L’objectif de la Maison Blanche est de reconfigurer l’actuelle Mission multinationale de Soutien à la Sécurité (MMSS), dont le mandat expire le 2 octobre 2025 et d’activer la nouvelle force avant la fin de cette année.
Bien que les États-Unis bénéficie déjà du soutien de la France, du Royaume-Uni, et du Canada entre autres, la proposition pourrait être rejetée si Moscou ou Pékin exerçent leur droit de veto.
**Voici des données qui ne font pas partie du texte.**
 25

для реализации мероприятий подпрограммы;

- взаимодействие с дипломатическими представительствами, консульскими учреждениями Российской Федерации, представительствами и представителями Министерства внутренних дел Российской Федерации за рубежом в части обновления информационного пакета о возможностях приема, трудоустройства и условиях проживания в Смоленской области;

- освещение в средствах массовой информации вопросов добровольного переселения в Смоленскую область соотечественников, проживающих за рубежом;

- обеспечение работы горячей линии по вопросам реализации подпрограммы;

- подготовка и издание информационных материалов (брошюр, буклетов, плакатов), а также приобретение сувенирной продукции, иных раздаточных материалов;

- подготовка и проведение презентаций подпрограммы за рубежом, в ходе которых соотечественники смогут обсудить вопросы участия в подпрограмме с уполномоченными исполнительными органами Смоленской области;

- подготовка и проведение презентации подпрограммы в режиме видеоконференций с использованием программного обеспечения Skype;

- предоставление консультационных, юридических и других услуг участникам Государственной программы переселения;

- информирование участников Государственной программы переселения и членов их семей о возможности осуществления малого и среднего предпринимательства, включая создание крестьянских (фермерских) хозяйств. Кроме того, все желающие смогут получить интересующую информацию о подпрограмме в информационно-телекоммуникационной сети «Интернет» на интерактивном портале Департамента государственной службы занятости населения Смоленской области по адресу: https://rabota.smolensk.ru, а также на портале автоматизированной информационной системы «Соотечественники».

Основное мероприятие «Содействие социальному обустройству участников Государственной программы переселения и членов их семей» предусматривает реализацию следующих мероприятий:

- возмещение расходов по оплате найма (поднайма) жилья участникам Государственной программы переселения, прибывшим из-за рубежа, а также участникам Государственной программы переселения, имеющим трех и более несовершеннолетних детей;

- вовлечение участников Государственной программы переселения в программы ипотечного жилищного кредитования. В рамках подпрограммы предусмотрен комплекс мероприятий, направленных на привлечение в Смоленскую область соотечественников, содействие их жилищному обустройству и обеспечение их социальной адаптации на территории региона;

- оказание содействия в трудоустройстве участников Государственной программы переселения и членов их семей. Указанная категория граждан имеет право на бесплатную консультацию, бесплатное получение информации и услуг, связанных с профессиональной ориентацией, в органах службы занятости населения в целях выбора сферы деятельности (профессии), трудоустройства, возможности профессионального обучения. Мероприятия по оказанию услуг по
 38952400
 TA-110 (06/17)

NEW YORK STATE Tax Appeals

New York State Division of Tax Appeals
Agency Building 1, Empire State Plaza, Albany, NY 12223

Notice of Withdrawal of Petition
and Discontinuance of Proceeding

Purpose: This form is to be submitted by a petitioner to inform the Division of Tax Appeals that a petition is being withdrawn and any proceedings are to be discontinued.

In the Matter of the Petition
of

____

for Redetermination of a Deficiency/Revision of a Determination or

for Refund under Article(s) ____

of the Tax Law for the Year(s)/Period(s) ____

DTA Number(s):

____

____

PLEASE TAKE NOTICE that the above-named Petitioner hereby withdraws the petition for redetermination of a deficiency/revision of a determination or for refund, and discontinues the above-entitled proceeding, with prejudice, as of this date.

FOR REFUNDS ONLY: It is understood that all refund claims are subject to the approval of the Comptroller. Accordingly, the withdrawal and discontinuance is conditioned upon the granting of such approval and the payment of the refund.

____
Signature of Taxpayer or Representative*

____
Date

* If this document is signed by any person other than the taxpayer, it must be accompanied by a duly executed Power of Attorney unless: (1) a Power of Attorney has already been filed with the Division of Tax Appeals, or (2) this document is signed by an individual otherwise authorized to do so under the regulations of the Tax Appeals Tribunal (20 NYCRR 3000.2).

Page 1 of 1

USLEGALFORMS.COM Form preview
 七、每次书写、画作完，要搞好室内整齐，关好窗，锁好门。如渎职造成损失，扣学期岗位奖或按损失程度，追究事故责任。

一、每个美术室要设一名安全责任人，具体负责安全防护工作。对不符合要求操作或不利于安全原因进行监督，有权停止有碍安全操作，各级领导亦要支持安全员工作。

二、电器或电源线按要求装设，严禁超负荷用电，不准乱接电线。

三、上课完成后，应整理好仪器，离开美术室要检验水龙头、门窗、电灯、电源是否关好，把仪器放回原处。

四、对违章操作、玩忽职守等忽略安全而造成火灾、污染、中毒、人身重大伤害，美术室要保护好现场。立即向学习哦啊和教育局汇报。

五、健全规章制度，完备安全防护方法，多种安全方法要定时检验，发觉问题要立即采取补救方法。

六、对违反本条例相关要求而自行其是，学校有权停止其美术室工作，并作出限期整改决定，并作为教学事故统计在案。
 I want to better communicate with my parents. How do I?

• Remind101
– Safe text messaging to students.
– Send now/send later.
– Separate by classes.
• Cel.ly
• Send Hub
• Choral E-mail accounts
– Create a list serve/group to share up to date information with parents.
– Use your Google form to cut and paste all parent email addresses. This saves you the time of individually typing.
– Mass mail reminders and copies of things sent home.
La Russie reste sous pression en raison des sanctions internationales découlant de la guerre en Ukraine, tandis que la Chine remet en question les droits de douane imposés sur ses exportations.
Washington serait en négociations directes avec la Chine et la Russie, les deux membres permanents les plus opposés à l’initiative, l’objectif stratégique est que la Chine et la Russie s’abstiennent de voter malgré leurs réserves, permettant ainsi à la résolution d’avancer.
Parallèlement, les États-Unis ont présenté leur proposition à l’Organisation des États Américains (OEA), en quête d’un consensus régional qui renforcerait leur position à l’ONU. Ils se heurtent à la résistance du Brésil, du Mexique et de la Colombie, tandis que les pays de la CARICOM et d’autres nations d’Amérique du Sud évaluent sa portée politique et militaire.
Le vote au Conseil de Sécurité sur cette résolution devrait avoir lieu au cours du mois de septembre.